Dr. Pūras' international efforts to ensure the right to mental health is a very worthy effort, but it means different things depending on the definition of “mental health” as explored above. If it is defined as in the DSM, then that right hardly applies to the person so affected. This is because, by definition, the affected person’s thoughts, emotions, and actions are the product of a dysfunction. Therefore, that person’s decisions and choices are not to be valued or honored because they are the tainted product of that dysfunction.

If, however, the right to mental health is defined as one’s right to decide how to resolve personal challenges, what to do about emotional distress, and what actions to take to resolve those challenges and distressing feelings, including which services of the conventional mental health system to take advantage of, then we’re really talking about respecting human rights.

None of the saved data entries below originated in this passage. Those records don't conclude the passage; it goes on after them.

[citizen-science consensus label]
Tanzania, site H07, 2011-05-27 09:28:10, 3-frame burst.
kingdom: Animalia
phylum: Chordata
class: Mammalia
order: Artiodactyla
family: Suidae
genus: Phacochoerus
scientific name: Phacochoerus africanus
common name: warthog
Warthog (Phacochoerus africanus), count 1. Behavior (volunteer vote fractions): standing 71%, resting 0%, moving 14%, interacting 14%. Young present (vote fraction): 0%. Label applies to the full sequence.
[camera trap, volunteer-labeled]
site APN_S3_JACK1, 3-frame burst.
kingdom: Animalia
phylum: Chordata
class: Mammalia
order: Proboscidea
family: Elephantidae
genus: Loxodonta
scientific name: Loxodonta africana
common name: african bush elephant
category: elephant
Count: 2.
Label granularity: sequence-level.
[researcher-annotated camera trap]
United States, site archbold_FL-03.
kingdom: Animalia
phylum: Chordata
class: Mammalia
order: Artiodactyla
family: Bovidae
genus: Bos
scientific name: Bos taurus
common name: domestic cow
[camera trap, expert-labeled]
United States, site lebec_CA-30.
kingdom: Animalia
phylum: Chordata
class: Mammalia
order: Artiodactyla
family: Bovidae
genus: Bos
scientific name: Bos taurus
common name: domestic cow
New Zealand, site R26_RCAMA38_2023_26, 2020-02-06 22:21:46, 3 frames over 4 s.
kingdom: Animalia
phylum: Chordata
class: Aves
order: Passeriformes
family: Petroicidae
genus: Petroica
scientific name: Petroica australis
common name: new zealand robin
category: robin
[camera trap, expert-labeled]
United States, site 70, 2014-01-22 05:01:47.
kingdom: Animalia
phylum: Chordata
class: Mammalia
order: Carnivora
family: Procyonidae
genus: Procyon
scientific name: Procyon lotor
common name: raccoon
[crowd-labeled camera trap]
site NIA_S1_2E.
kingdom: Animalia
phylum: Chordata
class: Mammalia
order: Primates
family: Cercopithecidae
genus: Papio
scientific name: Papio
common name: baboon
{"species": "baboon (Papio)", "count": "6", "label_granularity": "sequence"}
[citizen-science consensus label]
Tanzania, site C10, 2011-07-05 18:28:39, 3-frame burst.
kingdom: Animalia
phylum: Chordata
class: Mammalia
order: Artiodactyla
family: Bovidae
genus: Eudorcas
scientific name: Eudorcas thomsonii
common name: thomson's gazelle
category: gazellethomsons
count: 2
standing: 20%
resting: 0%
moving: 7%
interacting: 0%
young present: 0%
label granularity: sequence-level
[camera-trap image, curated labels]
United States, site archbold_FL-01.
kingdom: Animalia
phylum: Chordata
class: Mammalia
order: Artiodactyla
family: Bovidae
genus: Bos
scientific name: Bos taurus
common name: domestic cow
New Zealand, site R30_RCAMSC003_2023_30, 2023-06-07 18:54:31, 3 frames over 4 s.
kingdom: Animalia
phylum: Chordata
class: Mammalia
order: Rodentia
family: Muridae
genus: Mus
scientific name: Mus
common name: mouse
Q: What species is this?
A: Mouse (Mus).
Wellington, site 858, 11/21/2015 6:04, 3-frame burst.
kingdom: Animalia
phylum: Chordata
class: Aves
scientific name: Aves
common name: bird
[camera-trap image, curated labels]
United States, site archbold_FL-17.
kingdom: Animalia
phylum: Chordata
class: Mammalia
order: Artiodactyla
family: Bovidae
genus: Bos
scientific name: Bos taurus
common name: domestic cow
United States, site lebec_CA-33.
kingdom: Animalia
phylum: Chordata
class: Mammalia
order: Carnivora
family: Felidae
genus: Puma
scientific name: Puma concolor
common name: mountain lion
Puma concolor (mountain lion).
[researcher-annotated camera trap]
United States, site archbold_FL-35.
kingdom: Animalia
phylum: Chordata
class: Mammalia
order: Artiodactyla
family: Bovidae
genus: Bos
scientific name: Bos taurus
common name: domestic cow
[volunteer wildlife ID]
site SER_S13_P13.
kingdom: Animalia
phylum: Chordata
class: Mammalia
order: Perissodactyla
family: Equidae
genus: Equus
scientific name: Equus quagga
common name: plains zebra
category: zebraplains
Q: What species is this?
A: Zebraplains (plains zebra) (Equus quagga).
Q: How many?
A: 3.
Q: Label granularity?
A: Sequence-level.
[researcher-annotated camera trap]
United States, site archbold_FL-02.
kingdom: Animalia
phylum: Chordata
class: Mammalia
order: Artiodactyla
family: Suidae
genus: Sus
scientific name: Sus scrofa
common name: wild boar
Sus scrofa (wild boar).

In fact, Dr. Pūras was adamant that we should work toward eliminating all forms of coercive treatment and base our services on individuals' preferences and desires, even in cases where they are considered psychotic. But I don't see how this can possibly happen without abandoning the medical-moral model of human distress that defines mental health problems as something impaired in the person.

In his further emphasis on respecting individual choice, Dr. Pūras, pointed out the importance of democratic systems for the promotion of good mental health and adherence to human rights. But how can the right of mental health exist if the mental health system itself is not democratic, and instead mirrors the many totalitarian and authoritarian regimes that devalue the desires of its citizens? He lamented that mental health professionals and academics frequently block attempts to change the status quo, making the right to mental health impossible, since it prevents fully informed consent and it allows human rights to be routinely violated.

It appears clear to me that in order to arrive at a truly human rights based mental health system, we have to understand that the essence of mental health is not a matter of health and illness. Therefore, we need to find substitute terms for "mental illness" and "mental health" that accurately describe the very real problems that people endure and what can be done to help them. "Mental health" must not be seen as a different kind of hybrid health split off from physical health, and it must not be merged with physical health. It must be recognized as having to do with personal meaning, distress, and choice.


1I use the term "mental health" only as a metaphor. I do not intend to imply that it is a literal matter of health and illness.

2See Chapter 12, The Difference Between Brain and Mind in my book Smoke and Mirrors: How You Are Being Fooled About Mental Illness - An Insider's Warning to Consumers. Welcome, MD: Clear Publishing for an elaboration of this conundrum.